“How accurate is it?” is the first question everyone asks about an AI geolocation service. It is also the hardest question to answer honestly, because accuracy depends heavily on what you are trying to geolocate, where it is located, and what “accurate” means in your context. Rather than giving you a single number, we want to walk through how we measure performance, what our benchmarks show, and where the technology has genuine limitations.
How we measure accuracy
Geolocation accuracy is typically measured in distance error: how far is the predicted location from the true location? But a single average distance is misleading. A system that is accurate to 10 metres in Amsterdam but off by 5 kilometres in rural Drenthe would show a reasonable average while being useless for half the country.
We use multiple complementary metrics:
Median error — the distance at which half the predictions are closer and half are further away. This is more representative than mean error, which gets skewed by outliers.
Recall at distance thresholds — what percentage of queries yield a result within 25 metres, 100 metres, 1 kilometre and 5 kilometres of the true location. This tells you the probability of getting a useful answer at different precision levels.
Confidence correlation — how well does our reported confidence score predict actual accuracy? A confidence score is only useful if high-confidence results are genuinely more accurate than low-confidence results.
CosPlace: the foundation
GeoPin’s visual place recognition is built on CosPlace, a model developed at the Polytechnic University of Turin specifically for visual geolocalisation. CosPlace uses a ResNet-152 backbone to produce 512-dimensional embeddings that capture the visual identity of places.
Unlike classification models that assign images to discrete location categories, CosPlace learns a continuous embedding space where visually similar places are close together. It can match locations it has never seen during training, as long as visually similar reference images exist in our database.
On the Pittsburgh 30k benchmark, CosPlace with ResNet-152 achieves recall@1 above 90%. On the more challenging MSLS (Mapillary Street Level Sequences) dataset, which includes appearance changes across seasons, performance is lower but competitive with state-of-the-art methods.
Our Netherlands-specific benchmarks
Academic benchmarks are useful for comparing models but do not tell you how well the system performs on Dutch streets. We maintain an internal evaluation set of 5,000 geotagged photos from across the Netherlands, stratified by province and urban/rural classification. These photos are held out from our reference index to prevent data leakage.

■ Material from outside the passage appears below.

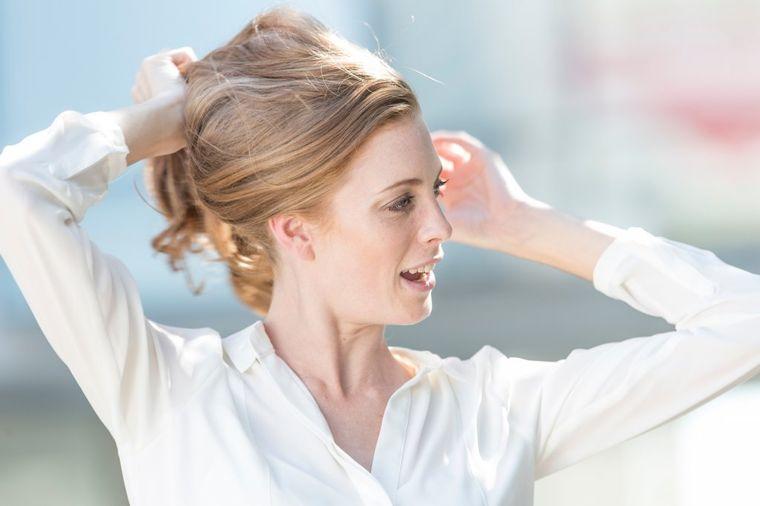 Kako da se probudite sa savršenom kosom: 7 trikova za ženu bez mane!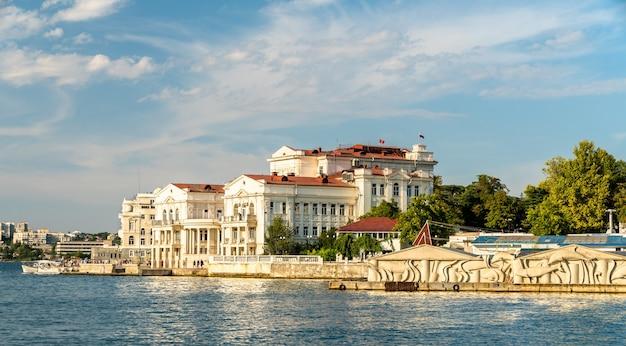 Театр танца на берегу севастополя в крыму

Here is what we observe on our evaluation set:
City centres (Amsterdam, Rotterdam, The Hague, Utrecht): Median error of roughly 15-30 metres. Recall within 100 metres exceeds 75%. Dense reference imagery and distinctive architecture contribute to strong performance. Canal houses, shopping districts and major intersections are particularly well matched.
Suburbs: Median error of roughly 40-80 metres. Recall within 100 metres is around 55-65%. Repetitive residential styles are harder to distinguish, but street patterns and plantings still provide useful signals.
Rural areas: Median error rises to 150-500 metres. Recall within 100 metres drops to 25-35%. Open farmland, generic country roads and sparse reference coverage all contribute to lower accuracy. However, recall within 1 kilometre remains above 60%, which is often sufficient for rural investigation contexts where block-level precision is not expected.
Industrial zones and ports: Performance varies significantly. Distinctive infrastructure like cranes, silos and specialised buildings matches well. Generic warehouse districts are harder.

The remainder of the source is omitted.